Artificial Intelligence System
We used a recently developed diagnostic support software (Lunit INSIGHT MMG, Seoul, South Korea) on a free website (https://insight.lunit.io/mmg/login). 37 The AI algorithm of this software uses deep convolutional neural networks (CNNs) and highlights areas in the mammograms where the suspicion of malignancy is above a certain threshold. 40 The system calculates an abnormality score which reflects the likelihood of malignancy of the detected lesion. The score between 1% and 100% likelihood of malignancy flagged by AI is recorded. In this study, we did not use the images, but instead used the underlying prediction score of the algorithm. In the case of multiple findings with different values, the highest score is considered final. The images used in this study have never been used to train, validate, or test a previously developed AI algorithm.
Statistical Analysis
The breast cancer detection rates of radiologists in the screening program compared with AI system in a simulation scenario. Receiver operating characteristic (ROC) analysis was done and a threshold for cancer detection was calculated with Youden's index. All mammograms were relabeled based on the threshold. Three different mammography assessment methods were compared in this study: (1) 2 radiologists’ assessment at screening center, (2) AI assessment based on the established risk score threshold, (3) a hypothetical radiologist and AI team-up in which AI is defined as the third reader. R systems (R Core Team, 2020) and pROC package (Robin X. et al, 2011) were used for statistical analysis.
Results
In total 211 mammograms, 74 screen-detected cancers (67.3%), 27 interval cancers (24.5%), 9 missed cancers (8.1%), and 101 negative control group mammograms were evaluated by the AI. Area under curve (AUC) was 0.853 (95% CI = 0.801-0.905) and the cut-off value for risk score was 34.5% with a sensitivity of 72.8% (80/110) and a specificity of 88.3% (89/101) for AI cancer detection in ROC analysis (Figure 1).

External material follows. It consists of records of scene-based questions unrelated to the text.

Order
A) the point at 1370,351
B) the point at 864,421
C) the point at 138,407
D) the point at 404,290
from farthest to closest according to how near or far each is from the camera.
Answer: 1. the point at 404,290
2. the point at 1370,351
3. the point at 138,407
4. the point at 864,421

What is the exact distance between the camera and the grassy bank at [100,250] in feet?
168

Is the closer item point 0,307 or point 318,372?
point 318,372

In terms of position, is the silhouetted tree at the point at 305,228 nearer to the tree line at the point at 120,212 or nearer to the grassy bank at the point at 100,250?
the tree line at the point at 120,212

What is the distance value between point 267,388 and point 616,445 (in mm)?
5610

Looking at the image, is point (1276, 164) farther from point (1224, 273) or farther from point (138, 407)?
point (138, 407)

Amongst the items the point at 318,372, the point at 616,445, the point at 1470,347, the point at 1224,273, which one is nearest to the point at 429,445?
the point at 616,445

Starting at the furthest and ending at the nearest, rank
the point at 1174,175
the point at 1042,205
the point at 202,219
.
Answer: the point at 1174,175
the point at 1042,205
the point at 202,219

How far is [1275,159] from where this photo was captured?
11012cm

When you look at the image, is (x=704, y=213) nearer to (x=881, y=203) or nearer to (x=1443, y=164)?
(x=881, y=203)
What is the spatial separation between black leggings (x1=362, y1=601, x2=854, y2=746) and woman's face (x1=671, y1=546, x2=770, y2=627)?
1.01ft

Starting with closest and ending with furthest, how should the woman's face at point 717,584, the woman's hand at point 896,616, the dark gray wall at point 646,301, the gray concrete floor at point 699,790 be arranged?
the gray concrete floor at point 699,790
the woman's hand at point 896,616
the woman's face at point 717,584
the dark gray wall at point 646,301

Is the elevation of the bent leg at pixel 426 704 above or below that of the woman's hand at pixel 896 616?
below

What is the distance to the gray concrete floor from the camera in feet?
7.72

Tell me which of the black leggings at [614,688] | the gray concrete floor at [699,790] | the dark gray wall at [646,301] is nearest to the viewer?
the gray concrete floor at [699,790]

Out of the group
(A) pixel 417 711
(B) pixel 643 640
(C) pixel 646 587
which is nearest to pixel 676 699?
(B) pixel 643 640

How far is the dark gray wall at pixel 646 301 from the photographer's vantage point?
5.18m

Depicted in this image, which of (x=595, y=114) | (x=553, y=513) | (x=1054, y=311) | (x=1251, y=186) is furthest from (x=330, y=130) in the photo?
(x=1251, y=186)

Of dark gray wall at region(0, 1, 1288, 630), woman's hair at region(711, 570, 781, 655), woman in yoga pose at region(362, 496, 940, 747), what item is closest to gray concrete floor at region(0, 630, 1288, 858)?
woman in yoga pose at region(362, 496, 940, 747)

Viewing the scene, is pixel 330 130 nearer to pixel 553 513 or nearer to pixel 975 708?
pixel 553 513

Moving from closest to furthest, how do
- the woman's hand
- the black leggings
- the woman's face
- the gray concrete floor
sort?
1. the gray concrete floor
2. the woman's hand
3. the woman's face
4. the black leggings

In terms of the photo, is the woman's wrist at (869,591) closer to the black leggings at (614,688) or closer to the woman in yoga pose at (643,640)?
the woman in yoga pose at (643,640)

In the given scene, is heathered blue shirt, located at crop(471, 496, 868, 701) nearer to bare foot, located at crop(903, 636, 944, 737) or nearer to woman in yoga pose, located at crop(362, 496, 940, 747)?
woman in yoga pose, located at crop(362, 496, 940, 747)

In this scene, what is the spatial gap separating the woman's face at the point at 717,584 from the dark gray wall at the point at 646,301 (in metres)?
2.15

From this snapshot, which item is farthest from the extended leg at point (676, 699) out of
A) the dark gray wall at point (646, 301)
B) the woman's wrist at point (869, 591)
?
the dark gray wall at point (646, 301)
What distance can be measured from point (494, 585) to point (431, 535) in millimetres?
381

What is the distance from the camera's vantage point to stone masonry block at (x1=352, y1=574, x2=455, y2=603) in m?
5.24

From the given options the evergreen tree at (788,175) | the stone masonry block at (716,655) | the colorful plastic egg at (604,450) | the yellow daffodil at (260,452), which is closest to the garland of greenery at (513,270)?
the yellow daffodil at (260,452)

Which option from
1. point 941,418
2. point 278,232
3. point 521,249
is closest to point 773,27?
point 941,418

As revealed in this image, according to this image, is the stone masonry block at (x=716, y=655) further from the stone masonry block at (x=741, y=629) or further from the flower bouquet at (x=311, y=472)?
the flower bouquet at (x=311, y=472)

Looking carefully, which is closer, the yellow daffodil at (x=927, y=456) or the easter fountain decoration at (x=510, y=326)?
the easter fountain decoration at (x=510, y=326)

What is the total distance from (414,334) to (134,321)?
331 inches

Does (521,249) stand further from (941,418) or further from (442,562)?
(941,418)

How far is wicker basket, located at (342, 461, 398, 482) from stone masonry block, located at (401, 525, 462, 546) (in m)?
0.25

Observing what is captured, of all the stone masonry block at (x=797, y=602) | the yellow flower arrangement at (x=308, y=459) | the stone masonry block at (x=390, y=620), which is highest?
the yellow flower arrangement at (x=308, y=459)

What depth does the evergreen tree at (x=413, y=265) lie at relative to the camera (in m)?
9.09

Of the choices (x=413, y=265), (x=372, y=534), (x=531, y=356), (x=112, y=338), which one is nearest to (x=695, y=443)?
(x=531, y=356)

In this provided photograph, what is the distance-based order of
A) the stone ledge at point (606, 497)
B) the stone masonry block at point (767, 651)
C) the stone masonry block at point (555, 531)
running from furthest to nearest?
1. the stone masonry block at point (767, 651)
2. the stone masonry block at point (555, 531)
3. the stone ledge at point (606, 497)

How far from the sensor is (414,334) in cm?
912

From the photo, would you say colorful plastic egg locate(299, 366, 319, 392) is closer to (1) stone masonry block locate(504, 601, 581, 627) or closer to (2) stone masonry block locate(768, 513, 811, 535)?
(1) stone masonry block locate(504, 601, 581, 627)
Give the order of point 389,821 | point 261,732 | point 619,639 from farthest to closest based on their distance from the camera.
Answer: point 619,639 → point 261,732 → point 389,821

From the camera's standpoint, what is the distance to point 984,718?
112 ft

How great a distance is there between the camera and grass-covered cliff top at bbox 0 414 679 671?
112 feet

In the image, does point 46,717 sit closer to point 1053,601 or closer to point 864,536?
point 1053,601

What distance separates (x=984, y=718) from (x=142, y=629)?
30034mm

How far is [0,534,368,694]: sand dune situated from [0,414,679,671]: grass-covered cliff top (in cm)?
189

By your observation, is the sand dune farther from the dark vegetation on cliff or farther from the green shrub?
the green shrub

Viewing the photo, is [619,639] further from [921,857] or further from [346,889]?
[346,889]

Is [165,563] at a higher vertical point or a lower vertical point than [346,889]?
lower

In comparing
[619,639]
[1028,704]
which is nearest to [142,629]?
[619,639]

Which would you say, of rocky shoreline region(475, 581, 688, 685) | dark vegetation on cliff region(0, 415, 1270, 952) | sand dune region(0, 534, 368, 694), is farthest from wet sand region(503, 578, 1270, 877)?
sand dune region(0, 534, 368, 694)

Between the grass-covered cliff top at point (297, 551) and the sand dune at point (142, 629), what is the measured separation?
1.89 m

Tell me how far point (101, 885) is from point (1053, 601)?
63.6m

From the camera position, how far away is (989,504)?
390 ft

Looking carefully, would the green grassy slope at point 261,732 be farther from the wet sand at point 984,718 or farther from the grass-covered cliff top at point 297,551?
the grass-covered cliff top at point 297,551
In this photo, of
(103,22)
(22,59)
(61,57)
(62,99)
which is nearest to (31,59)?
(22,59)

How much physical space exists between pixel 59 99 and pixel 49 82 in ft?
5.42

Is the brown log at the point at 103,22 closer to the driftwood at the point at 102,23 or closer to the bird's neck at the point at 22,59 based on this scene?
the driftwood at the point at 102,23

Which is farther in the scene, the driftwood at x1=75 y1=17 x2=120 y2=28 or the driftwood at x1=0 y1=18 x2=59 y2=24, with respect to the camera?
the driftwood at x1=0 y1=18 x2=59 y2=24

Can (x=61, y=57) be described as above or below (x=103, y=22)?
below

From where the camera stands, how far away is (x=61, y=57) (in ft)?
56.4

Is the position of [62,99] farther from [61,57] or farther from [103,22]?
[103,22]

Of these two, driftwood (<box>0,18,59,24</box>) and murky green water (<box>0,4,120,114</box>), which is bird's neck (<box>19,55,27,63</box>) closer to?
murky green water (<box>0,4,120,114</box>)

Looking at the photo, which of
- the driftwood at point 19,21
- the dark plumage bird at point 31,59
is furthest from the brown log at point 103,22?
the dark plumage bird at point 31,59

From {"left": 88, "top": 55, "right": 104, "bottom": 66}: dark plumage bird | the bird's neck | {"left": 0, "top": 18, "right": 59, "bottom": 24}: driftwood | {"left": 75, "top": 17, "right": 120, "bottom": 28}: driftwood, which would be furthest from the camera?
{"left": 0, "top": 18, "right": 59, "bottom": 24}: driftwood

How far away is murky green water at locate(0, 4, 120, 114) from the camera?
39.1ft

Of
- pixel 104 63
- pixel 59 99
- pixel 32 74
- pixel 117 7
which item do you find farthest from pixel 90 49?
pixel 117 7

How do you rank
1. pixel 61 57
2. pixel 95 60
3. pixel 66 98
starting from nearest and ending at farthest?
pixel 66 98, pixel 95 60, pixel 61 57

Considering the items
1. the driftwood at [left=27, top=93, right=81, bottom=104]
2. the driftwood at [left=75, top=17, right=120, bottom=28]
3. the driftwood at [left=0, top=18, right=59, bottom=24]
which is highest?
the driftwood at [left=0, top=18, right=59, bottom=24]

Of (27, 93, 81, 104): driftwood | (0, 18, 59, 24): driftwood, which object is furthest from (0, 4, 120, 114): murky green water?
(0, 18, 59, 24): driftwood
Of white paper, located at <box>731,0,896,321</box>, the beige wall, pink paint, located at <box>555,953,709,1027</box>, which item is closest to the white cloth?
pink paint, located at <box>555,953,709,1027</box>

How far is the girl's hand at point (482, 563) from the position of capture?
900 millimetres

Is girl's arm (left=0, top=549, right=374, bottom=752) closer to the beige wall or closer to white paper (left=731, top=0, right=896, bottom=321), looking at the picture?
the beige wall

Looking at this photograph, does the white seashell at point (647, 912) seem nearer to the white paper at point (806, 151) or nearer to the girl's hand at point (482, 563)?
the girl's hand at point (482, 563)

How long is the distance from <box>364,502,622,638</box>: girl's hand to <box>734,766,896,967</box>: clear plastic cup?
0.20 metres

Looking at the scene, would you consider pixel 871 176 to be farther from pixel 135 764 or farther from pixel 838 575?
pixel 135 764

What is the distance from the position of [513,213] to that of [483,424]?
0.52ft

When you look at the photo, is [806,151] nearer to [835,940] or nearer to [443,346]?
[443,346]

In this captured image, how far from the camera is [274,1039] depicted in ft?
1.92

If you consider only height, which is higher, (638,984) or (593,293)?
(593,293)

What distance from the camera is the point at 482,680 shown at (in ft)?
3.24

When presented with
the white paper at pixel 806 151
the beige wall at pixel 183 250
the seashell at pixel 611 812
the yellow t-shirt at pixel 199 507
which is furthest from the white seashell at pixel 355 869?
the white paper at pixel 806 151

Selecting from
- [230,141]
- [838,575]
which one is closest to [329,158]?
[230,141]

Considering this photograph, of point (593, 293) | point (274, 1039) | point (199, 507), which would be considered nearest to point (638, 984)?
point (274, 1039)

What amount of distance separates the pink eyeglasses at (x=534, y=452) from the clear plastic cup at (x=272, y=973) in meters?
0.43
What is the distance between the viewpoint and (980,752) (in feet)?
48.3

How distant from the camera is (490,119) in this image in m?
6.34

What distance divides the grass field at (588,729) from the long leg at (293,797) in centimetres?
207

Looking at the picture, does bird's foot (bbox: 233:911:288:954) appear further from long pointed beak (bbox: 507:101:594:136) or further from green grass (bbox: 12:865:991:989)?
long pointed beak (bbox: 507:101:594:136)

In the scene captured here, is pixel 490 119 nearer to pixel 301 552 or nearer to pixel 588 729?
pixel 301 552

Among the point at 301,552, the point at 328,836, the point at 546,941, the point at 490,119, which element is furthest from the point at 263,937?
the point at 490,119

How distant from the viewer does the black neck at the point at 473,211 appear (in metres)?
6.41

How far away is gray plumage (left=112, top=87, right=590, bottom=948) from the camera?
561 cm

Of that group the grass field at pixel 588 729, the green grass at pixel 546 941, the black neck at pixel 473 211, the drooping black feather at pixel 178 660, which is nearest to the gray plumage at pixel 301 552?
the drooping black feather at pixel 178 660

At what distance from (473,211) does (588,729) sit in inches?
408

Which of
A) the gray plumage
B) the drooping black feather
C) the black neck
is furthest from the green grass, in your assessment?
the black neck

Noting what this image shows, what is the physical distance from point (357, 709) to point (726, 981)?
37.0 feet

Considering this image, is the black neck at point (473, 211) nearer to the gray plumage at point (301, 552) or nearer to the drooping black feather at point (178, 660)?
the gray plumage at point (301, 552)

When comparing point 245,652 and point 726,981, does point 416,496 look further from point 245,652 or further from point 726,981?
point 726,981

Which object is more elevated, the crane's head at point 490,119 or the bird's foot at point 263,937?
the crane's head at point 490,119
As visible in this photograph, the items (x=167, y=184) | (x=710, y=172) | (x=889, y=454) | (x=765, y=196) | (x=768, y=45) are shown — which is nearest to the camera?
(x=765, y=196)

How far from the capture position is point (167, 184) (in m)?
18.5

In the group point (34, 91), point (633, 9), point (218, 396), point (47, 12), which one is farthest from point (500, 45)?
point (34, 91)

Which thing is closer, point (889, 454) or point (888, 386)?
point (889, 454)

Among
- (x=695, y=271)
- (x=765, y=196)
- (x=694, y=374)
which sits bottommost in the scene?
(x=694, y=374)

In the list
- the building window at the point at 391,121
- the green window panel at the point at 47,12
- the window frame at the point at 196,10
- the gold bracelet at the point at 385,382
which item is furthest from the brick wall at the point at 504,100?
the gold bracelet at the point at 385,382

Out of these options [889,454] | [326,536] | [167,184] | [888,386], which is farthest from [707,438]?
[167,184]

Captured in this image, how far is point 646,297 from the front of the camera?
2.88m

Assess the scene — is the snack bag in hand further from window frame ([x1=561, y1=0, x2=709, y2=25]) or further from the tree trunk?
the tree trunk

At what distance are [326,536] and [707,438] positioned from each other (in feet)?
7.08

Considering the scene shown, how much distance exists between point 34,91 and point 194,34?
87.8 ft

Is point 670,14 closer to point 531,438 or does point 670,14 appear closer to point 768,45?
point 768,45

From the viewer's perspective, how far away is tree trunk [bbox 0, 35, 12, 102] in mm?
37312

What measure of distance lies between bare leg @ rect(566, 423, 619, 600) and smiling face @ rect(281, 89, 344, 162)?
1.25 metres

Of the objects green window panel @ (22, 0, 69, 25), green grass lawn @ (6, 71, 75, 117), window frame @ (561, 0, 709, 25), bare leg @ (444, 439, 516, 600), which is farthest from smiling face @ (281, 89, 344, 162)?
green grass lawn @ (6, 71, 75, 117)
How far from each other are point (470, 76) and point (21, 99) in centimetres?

Risk score distributions for each cancer subgroups were as follows, 83.8% of screen-detected cancers showed a risk score higher than 34.5% while 16.2% of them were below, 44.4% of interval cancers had a risk score higher than 34.5%, while 55.5% of them were below and lastly 66.6% of missed cancers had a risk score higher than 34.5% while 33.3% of them were below (Figure 2).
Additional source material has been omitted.